Tarefa proposta a:
Copie do texto sobre a entrevista de Daniela Thomas a parte que vai de "SOU FILHA DE" até "dos movimentos sociais.", inclusive.

Trecho do texto:
“Estou apavorada. A prisão preventiva virou uma espécie de arma à disposição dos juízes para calar. Isso é ditadura, desculpe. A ditadura está implantada de uma forma bem perversa. Tenho medo por todos nós”.
O alerta é da cineasta, encenadora, diretora teatral Daniela Thomas em entrevista ao TUTAMÉIA (acompanhe no vídeo acima). Ela fala das prisões de Lula, de Preta Ferreira e de outras lideranças da luta por moradia na cidade de São Paulo. “Estão usando das artimanhas possíveis para golpear os movimentos sociais. Isso é muito preocupante”, diz.
Na sua avaliação, o regime neofascista em que estamos vivendo é o mais perverso do que ela leu, escutou ou viveu, “porque ele está usando do sistema democrático. Está transformando a Justiça em ‘justiceirismo’, para fazer prisões, como a do próprio Lula, fazendo prisões ilegais sem cometer ilegalidades facilmente perceptíveis e destruíveis”.
“Lula continua preso mesmo todos sabendo quão artificial, quão fabricada foi essa [condenação], independentemente do Lula. Se o Lula tem que pagar por alguma coisa é outra questão. Mas a questão é ele está ali não porque ele tem que pagar por alguma coisa, mas porque é um golpe judicial. Não foi preciso fechar o Congresso, o STF, ir às armas. No entanto, a ditadura está implantada de uma forma bem perversa. Estou muito assustada. Já tenho uma amiga presa”.
SOU FILHA DE PRESO POLÍTICO E SEI: PRENDER PRETA É INJUSTO E VIL
Daniela Thomas fala da prisão de Preta Ferreira (Janice Ferreira da Silva), liderança do Movimento dos Sem Teto do Centro, presa desde 24 de junho, assim como seu irmão Sidney Ferreira da Silva. Os dois são filhos de Carmem Silva, expoente da luta por moradia na cidade, que também teve sua prisão decretada. Edinalva Franco Pereira e Angélica dos Santos Lima, do Movimento de Moradia para Todos, também foram presas sob acusação de extorsão e participação em grupos criminosos –alegações rechaçadas pelas defesas, que denunciam uma tentativa de perseguição política e criminalização dos movimentos sociais.

Uma sequência de registros:
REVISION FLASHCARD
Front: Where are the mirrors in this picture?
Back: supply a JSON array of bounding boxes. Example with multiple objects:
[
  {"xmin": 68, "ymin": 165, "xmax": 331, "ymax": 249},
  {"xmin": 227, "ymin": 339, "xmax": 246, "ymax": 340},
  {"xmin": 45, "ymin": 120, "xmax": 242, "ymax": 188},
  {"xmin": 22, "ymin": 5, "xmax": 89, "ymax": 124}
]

Tarefa proposta b:
Conte quantas linhas da listagem contêm a palavra "xmax", levando em conta maiúsculas e minúsculas, e informe somente o número.

Resultado a:
SOU FILHA DE PRESO POLÍTICO E SEI: PRENDER PRETA É INJUSTO E VIL
Daniela Thomas fala da prisão de Preta Ferreira (Janice Ferreira da Silva), liderança do Movimento dos Sem Teto do Centro, presa desde 24 de junho, assim como seu irmão Sidney Ferreira da Silva. Os dois são filhos de Carmem Silva, expoente da luta por moradia na cidade, que também teve sua prisão decretada. Edinalva Franco Pereira e Angélica dos Santos Lima, do Movimento de Moradia para Todos, também foram presas sob acusação de extorsão e participação em grupos criminosos –alegações rechaçadas pelas defesas, que denunciam uma tentativa de perseguição política e criminalização dos movimentos sociais.

Resultado b:
4